**Source text**
+===+

# Programming III - Final Project

Create and record a presentation following the instructions below. The presentation should be no more than 20 minutes.

You work at a financial services company that has seen their data intake grow rapidly in recent years. As a result, much of the data processing, wrangling, and analysis that had been using R and Python (pandas) is difficult to do now that datasets are too large to fit on local computers. You and your team have been asked to provide a report on how to accommodate big data and what tools are available to use to process, analyze, and model large amounts of data and use big data processing to process and model a dataset on suspicious activity using transactions data.

## Part 1
The first part of the presentation should address include the following and be comprehensible for both technical and non-technical audiences. 
<br><br>
* How can the organization process big data?

+===+

**Exercise data**

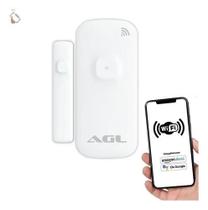 Sensor De Portas E Janelas Inteligente Wifi Sem Fio Agl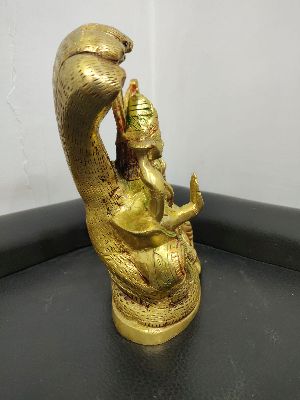 Brass Vishnu Laxmi Statue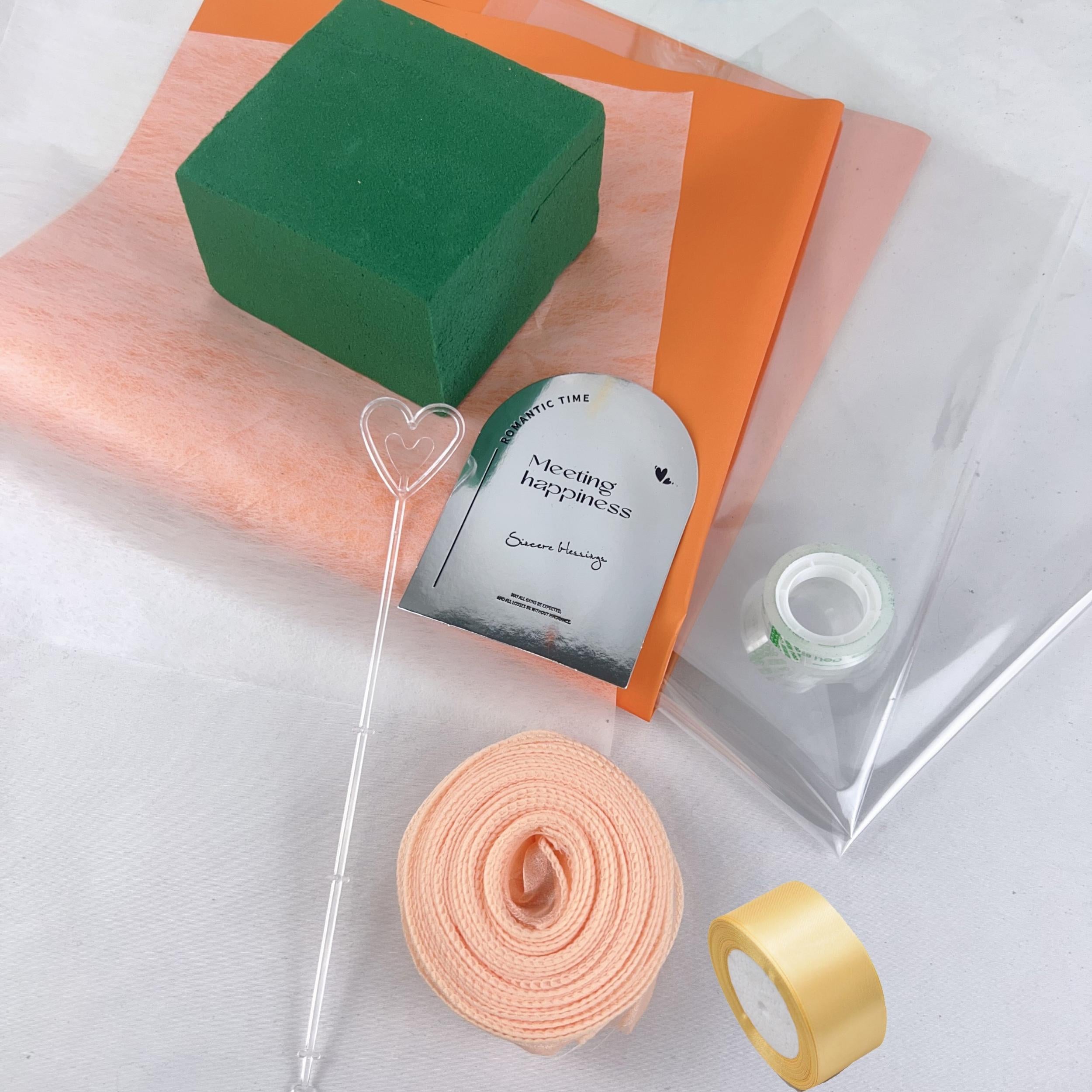 Waterproof Flower Packaging Paper Set - Double Sided Silk High Quality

+===+

**Exercise**
Restate word for word the part of the final project instructions that begins at the words "Create and record" and stops after the words "using transactions data.".

**Answer space**
Create and record a presentation following the instructions below. The presentation should be no more than 20 minutes.

You work at a financial services company that has seen their data intake grow rapidly in recent years. As a result, much of the data processing, wrangling, and analysis that had been using R and Python (pandas) is difficult to do now that datasets are too large to fit on local computers. You and your team have been asked to provide a report on how to accommodate big data and what tools are available to use to process, analyze, and model large amounts of data and use big data processing to process and model a dataset on suspicious activity using transactions data.